Life Cycle of a Pine Tree (page 296)
1. tree produces cones
2. pollen is carried by the wind from staminate cones to
ovulate cones
3. pollen lands on the open scales of the ovulate cone
4. the scales then close tightly (in many pines the cone begins
to point downward)
5. ovum is fertilized
6. when seeds are mature and environmental conditions are right:
scales open and release the seeds
Some noteworthy conifers:
Douglas fir - one of the biggest trees in western U.S. and
Canada; reaching a height of almost 300 ft.;
provide more than 1/4 of the timber cut in the
U.S. for construction
Sequoia - in central Calif.
some are among the oldest living things on earth
(2,000 - 3,500 years)
273 feet tall; 84 feet circumference; bark 1 ft. thick
Bristlecone Pines - of Calif.

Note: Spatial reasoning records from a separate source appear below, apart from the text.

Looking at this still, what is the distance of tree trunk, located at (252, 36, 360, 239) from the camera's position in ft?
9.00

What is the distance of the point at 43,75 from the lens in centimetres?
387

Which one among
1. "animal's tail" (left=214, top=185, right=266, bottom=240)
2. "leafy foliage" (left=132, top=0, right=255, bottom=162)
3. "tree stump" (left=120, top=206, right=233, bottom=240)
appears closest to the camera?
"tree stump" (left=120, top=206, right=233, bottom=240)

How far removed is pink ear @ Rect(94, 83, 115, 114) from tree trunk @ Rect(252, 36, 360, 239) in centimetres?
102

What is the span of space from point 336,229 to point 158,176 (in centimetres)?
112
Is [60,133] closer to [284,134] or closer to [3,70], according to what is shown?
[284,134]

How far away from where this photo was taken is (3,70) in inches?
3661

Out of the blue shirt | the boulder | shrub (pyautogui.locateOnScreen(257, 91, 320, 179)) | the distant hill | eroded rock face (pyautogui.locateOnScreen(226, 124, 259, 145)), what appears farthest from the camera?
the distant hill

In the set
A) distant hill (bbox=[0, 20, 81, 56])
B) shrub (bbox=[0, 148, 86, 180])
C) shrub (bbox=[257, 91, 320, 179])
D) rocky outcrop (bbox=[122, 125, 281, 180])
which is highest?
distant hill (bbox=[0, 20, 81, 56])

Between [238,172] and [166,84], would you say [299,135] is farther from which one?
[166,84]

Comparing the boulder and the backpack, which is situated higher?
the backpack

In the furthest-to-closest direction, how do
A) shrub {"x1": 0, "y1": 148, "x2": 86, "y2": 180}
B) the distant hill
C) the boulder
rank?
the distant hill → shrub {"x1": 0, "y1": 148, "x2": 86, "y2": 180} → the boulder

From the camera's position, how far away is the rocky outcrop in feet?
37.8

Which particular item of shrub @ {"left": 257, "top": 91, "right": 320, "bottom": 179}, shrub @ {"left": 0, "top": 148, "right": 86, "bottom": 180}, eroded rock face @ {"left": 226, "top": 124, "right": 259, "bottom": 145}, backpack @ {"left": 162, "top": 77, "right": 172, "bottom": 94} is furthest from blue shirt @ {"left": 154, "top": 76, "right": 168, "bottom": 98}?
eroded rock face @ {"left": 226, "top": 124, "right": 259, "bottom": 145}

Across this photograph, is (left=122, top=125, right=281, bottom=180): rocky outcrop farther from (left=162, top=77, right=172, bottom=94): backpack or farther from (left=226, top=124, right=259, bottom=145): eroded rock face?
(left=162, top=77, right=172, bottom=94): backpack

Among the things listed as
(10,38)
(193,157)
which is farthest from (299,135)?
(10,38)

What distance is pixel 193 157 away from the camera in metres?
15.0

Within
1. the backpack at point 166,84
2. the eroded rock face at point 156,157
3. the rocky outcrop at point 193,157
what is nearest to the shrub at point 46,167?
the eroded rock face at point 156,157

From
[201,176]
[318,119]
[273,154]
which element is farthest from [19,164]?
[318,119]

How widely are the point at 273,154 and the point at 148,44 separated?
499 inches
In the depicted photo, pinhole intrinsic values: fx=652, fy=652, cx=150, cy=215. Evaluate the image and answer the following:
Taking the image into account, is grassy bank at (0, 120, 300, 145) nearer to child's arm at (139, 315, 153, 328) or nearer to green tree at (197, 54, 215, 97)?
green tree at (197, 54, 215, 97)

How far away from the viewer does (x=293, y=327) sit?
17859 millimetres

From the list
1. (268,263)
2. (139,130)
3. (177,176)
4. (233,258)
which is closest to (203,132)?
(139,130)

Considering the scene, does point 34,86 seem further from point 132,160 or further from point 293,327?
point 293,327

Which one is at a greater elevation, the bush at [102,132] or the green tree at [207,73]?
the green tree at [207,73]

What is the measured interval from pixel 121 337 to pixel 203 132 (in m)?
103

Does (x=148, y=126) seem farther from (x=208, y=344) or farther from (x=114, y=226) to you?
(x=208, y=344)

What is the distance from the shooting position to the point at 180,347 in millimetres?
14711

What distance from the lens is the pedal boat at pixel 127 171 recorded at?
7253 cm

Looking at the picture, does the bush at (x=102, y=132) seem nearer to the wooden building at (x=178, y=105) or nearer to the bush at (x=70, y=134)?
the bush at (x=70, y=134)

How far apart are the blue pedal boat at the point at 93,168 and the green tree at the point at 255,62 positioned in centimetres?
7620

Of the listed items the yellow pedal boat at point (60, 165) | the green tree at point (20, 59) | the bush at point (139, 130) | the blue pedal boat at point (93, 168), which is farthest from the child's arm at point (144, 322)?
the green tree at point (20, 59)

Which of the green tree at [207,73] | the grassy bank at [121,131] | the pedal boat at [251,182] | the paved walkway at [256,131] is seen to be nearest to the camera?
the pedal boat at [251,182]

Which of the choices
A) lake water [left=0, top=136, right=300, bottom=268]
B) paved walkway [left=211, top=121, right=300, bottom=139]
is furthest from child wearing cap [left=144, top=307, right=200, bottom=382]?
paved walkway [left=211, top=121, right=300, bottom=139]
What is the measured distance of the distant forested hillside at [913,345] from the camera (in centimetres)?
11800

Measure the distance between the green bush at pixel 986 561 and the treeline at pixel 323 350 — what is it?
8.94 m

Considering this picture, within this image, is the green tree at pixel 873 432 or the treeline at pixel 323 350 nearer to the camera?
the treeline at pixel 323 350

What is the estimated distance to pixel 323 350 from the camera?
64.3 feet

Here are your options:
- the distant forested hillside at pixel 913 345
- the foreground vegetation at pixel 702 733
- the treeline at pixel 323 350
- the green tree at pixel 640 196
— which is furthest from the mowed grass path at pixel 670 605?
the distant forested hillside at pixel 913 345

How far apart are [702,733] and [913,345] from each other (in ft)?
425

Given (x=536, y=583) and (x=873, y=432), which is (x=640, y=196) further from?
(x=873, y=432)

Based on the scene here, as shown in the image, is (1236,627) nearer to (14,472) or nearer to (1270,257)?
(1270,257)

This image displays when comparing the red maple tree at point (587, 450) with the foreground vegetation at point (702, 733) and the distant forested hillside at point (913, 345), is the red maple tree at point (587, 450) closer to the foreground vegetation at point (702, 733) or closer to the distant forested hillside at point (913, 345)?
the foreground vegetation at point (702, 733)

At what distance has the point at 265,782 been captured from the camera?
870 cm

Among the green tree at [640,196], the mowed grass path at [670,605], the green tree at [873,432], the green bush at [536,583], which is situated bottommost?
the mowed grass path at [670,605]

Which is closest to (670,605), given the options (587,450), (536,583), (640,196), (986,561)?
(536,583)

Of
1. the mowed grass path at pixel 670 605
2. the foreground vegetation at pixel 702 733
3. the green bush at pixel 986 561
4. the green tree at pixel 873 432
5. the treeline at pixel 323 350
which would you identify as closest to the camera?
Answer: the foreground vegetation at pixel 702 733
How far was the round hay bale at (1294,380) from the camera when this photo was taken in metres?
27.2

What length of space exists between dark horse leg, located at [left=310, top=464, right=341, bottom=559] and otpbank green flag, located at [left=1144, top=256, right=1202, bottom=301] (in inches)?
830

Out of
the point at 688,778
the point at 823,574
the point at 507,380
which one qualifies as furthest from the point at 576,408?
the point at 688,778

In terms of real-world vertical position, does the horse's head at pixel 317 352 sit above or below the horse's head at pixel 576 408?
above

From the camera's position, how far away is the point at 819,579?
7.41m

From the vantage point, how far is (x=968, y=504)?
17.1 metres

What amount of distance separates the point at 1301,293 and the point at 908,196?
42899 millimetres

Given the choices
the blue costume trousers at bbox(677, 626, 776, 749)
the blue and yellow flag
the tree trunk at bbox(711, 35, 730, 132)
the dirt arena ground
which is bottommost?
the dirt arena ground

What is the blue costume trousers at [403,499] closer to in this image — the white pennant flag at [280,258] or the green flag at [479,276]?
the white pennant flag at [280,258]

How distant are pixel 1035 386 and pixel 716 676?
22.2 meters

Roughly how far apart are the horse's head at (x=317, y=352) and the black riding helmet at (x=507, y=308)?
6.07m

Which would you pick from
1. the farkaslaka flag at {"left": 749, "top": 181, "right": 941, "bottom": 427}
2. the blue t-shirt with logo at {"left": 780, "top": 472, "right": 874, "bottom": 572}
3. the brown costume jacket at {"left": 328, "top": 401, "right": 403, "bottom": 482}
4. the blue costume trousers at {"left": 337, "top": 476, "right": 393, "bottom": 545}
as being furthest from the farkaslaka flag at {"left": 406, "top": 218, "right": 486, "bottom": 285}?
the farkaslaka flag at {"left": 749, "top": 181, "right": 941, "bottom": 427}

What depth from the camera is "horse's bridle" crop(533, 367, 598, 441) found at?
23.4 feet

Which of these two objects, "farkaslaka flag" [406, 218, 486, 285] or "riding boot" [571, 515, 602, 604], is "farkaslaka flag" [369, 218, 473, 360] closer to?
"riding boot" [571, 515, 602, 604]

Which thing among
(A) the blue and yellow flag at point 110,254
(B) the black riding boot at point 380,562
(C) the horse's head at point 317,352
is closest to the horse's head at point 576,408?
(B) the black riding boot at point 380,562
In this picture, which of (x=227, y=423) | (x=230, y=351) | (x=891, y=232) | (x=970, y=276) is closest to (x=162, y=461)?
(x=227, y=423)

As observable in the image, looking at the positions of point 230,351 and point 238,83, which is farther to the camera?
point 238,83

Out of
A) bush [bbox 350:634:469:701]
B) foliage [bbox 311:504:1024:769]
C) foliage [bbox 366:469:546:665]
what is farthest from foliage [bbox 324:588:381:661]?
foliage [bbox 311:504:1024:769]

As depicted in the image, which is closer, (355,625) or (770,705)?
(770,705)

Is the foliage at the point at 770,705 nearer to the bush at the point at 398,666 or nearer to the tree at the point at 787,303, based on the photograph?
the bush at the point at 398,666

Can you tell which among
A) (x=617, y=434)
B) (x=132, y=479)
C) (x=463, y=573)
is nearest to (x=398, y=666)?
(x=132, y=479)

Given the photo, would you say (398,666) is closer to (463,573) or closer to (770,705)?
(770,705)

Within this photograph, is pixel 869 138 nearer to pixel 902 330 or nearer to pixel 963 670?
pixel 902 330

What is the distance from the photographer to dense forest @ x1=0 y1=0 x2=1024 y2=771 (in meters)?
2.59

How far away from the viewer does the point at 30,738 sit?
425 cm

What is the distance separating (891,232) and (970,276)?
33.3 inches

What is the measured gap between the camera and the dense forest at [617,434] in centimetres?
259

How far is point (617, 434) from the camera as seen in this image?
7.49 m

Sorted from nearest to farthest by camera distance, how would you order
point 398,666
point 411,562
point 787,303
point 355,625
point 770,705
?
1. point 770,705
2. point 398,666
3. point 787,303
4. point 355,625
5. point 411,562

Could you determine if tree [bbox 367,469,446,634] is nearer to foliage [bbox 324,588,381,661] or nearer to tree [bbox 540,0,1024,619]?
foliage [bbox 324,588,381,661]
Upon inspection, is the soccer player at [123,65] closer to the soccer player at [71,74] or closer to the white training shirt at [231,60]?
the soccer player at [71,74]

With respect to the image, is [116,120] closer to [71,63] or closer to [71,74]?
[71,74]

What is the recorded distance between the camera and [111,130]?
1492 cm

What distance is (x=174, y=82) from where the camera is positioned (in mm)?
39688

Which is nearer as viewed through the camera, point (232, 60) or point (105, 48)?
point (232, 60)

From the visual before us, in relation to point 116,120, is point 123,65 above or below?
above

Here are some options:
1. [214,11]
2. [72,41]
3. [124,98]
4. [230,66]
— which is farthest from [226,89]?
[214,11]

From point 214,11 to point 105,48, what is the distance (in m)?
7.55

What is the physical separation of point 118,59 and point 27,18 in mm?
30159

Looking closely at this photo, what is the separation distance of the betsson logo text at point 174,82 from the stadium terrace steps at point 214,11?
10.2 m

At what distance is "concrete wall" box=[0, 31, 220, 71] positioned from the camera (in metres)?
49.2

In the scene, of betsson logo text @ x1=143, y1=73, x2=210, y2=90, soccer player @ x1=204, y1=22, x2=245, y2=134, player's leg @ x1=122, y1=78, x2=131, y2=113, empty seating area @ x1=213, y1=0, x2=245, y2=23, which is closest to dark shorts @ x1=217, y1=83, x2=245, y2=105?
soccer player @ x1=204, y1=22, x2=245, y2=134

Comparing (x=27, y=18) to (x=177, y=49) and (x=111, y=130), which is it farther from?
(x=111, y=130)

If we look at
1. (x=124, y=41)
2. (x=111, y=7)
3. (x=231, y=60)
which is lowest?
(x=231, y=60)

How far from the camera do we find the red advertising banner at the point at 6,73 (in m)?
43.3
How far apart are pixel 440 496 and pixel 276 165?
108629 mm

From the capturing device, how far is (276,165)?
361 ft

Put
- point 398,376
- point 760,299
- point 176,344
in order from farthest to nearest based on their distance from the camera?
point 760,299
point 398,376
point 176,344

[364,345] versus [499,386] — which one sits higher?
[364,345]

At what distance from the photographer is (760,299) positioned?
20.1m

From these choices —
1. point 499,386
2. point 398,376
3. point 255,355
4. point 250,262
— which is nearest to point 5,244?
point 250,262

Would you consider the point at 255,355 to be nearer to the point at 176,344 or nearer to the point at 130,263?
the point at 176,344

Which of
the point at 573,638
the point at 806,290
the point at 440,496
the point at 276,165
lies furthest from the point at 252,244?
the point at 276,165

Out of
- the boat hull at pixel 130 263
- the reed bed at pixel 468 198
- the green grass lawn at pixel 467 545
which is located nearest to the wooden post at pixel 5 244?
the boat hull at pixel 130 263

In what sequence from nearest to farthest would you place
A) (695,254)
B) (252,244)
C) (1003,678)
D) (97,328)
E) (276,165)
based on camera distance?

White Mountains
the oldest living things on earth
(more than 4,000 years old)
"they were already seedlings when Abram
left Ur of the Chaldees to go to the
Promise Land"
Coast Redwood - redwood trees are the tallest living things
on earth
some grow more than 350 feet tall
Phylum Anthophyta
The Flowering Plants
often called angiosperms
All have seed enclosed in an ovary(mature ovary is called a fruit)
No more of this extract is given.